TEXT SECTION -
◆ ◆ ◆ ◆ ◆

A-49, also known as “Princess Cruz,” in her nest on Santa Cruz Island. She was the first Bald Eagle chick hatched naturally on California’s Santa Cruz Island in over 50 years. (Photo Credit: Peter Sharpe, Institute for Wildlife Studies)

We want you to take a bird’s eye view of restoration with our wildlife webcams.  In 2006, NOAA’s Montrose Settlements Restoration Program, established to make up for a toxic DDT and PCB legacy in southern California, installed a live webcam with a close-up view of the first Bald Eagle nest to hatch a chick naturally on California’s Santa Cruz Island in over 50 years. Thousands watched as the eagle parents tended to their chick, affectionately named “Princess Cruz” by webcam watchers. Today, there are a total of five webcams on other nests around the California Channel Islands, highlighting the success of our Bald Eagle Restoration Program.

We also wanted to connect the public to the underwater world of wetlands with an underwater fish webcam. In 2010, our program installed a live webcam in Huntington Beach wetlands, where we completed one of our fish habitat restoration projects. This underwater camera demonstrates the importance of wetlands as a fish nursery and feeding area.

Watch Bald Eagles Live

A photo of a Bald Eagle adult and chicks in the Pelican Harbor nest on Santa Cruz Island. (Photo Credit: Kevin White, Full Frame Productions)

A Bald Eagle adult and chicks in the Pelican Harbor nest on Santa Cruz Island. (Photo Credit: Kevin White, Full Frame Productions)

◆ ◆ ◆ ◆ ◆

RECORDED INFORMATION -
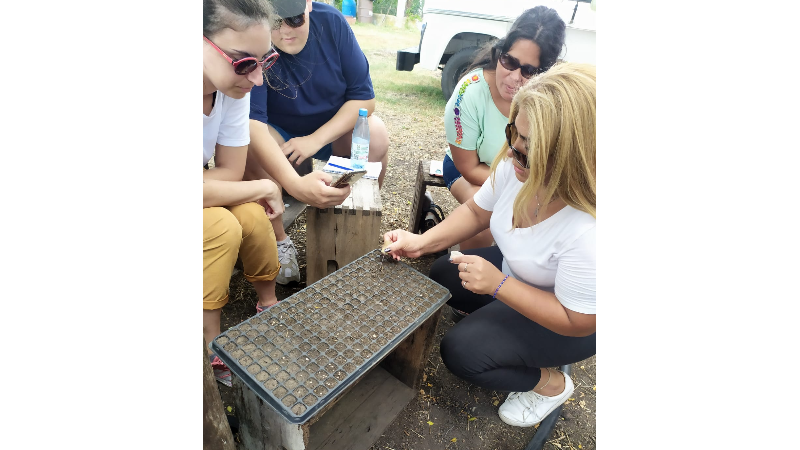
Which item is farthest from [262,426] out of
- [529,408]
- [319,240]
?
[529,408]

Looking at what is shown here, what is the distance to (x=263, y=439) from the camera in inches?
55.1

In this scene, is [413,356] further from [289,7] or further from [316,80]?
[289,7]

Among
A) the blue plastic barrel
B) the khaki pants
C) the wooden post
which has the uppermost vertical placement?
the blue plastic barrel

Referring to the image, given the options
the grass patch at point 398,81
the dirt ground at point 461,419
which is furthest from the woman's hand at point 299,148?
the grass patch at point 398,81

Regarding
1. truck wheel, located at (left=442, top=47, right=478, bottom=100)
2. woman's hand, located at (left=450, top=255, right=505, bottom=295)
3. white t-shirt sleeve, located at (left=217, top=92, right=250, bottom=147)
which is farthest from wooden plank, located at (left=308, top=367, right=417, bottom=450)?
truck wheel, located at (left=442, top=47, right=478, bottom=100)

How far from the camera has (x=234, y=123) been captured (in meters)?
1.90

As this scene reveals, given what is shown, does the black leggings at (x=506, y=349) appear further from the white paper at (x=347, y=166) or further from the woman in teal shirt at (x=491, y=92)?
the white paper at (x=347, y=166)

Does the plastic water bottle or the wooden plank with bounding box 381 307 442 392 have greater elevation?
the plastic water bottle

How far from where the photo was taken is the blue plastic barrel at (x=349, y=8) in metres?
13.6

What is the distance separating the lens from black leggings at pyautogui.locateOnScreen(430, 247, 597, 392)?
1757mm

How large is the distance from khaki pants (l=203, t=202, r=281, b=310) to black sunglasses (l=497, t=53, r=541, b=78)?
1478mm

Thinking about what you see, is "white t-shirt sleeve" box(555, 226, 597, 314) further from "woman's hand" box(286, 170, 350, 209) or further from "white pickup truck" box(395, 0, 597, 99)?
"white pickup truck" box(395, 0, 597, 99)

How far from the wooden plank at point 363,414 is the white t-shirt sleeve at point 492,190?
99 cm

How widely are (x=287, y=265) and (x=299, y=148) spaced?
0.72 meters
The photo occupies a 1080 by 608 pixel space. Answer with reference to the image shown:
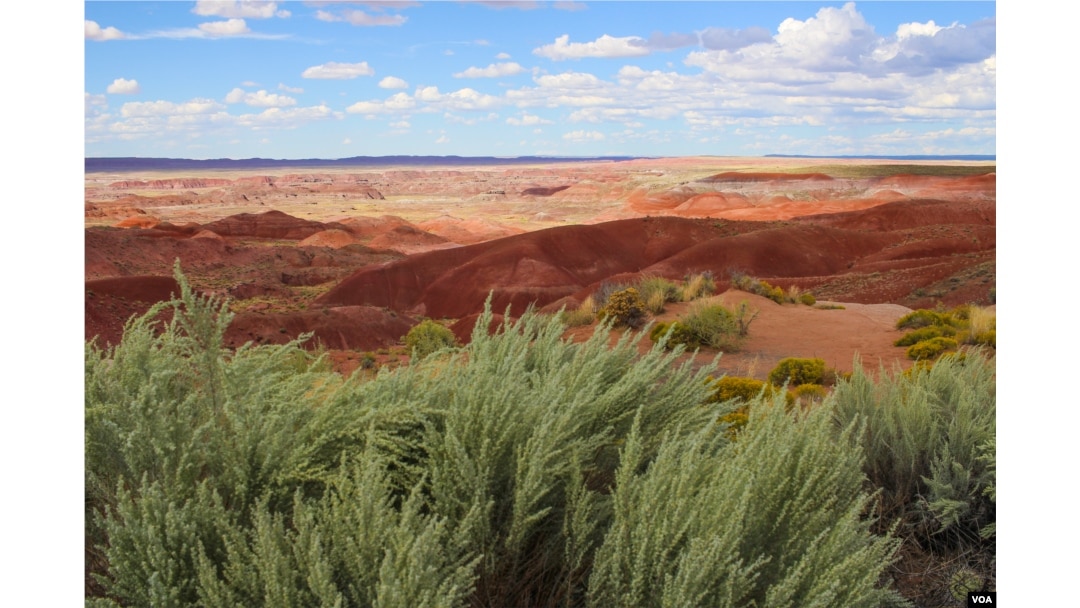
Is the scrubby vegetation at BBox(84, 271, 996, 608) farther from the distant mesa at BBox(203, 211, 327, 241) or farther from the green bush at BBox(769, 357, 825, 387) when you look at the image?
the green bush at BBox(769, 357, 825, 387)

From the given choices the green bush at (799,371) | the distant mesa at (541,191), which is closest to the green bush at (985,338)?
the green bush at (799,371)

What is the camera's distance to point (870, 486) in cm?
489

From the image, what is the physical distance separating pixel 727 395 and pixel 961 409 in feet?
5.95

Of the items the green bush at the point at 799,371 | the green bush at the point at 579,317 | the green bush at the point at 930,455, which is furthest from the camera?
the green bush at the point at 799,371

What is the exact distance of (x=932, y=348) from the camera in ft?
25.1

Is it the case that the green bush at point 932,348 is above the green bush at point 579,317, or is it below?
below

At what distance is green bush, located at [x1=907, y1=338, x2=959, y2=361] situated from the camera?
763 cm

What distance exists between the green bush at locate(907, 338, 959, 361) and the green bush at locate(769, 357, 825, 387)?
0.85 metres

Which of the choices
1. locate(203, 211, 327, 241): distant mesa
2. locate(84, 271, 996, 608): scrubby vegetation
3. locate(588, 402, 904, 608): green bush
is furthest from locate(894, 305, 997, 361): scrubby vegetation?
locate(203, 211, 327, 241): distant mesa

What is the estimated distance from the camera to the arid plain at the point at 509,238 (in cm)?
593

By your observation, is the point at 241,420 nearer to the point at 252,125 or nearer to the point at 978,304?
the point at 252,125

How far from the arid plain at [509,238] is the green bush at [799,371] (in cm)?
25

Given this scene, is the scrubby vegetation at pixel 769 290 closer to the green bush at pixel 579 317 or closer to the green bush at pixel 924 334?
the green bush at pixel 924 334
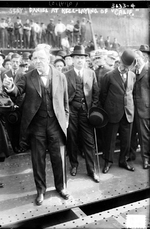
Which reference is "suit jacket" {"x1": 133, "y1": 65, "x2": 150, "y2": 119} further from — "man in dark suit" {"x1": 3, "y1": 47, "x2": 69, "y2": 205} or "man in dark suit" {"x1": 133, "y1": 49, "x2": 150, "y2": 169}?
"man in dark suit" {"x1": 3, "y1": 47, "x2": 69, "y2": 205}

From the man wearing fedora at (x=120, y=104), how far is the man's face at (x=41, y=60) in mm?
1467

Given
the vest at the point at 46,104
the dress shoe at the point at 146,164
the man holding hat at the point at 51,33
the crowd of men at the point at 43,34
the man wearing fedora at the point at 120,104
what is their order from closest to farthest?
the vest at the point at 46,104, the man wearing fedora at the point at 120,104, the dress shoe at the point at 146,164, the crowd of men at the point at 43,34, the man holding hat at the point at 51,33

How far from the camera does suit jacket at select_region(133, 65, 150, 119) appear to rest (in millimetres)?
4844

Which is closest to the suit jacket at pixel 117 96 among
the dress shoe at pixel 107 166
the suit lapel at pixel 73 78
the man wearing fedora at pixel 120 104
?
the man wearing fedora at pixel 120 104

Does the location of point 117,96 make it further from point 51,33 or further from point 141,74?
point 51,33

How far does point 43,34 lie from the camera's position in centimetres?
989

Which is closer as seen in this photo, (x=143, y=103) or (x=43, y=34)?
(x=143, y=103)

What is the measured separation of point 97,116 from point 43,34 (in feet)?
21.2

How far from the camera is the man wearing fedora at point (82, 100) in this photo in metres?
4.42

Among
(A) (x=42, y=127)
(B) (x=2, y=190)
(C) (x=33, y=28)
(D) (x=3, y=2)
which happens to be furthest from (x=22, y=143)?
(C) (x=33, y=28)

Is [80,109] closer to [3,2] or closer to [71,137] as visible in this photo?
[71,137]

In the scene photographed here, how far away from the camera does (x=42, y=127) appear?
145 inches

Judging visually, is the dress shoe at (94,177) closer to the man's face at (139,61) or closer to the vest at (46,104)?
the vest at (46,104)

◆ ◆ ◆ ◆ ◆

PARTS OF THE EXERCISE -
a – In the restoration webcam text, what nickname did webcam watchers give the first Bald Eagle chick hatched naturally on Santa Cruz Island in over 50 years?
b – List every organization or program that the restoration webcam text names.
c – Please carry on the restoration webcam text from its last line.

ANSWERS BY TASK -
a – "Princess Cruz."

b – NOAA, the Montrose Settlements Restoration Program, the Bald Eagle Restoration Program, the Institute for Wildlife Studies, and Full Frame Productions.

c –
What is cute and cuddly and has wings?  You guessed it … a Bald Eagle chick! What is even better is that you can watch these adorable birds on live webcams that are placed near Bald Eagle nests located on Catalina and Santa Cruz Islands in the California Channel Islands right now. Viewers can watch daily as both male and female adults attend to their chicks by feeding them and keeping them warm. One of the most popular nests to watch is the West End nest on Catalina Island that has triplets for the third year in a row.

For eagle enthusiasts, there is a Channel Islands Eaglecam discussion forum where you can post or read daily nest observations, chat with other enthusiasts, or read updates from the Bald Eagle restoration team. With over 1 million hits each year, the Bald Eagle webcams have captivated audiences all over the world from January to June as these regal birds raise their young.

Diving with the Fish

If you are more interested in what lurks beneath the ocean then you should check out the live fish webcam that is broadcast from Talbert Marsh in the Huntington Beach wetlands. Since the fish webcam has been live, we have observed over 20 species of fish, diving seabirds, an octopus, nudibranchs (colorful sea slugs), and numerous other cool invertebrates.  We have also seen fish spawning events, territorial displays of fish, and even sharks.

If you want to let us know what you have seen on our webcam, you can fill out our online fish webcam observation sheet. In case our solar-powered camera is down, you can check out this 10 minute clip recorded from the webcam for a snapshot of what you might normally see. The eelgrass swaying side to side is mesmerizing and you can always catch a glimpse of a fish when you log onto the fish webcam. Test your fish identification skills now!

Gabrielle Dorr

Gabrielle Dorr.

Gabrielle Dorr is the Outreach Coordinator for the Montrose Settlements Restoration Program as part of NOAA’s Restoration Center. She lives and works in Long Beach, California where she is always interacting with the local community through outreach events, public meetings, and fishing education programs.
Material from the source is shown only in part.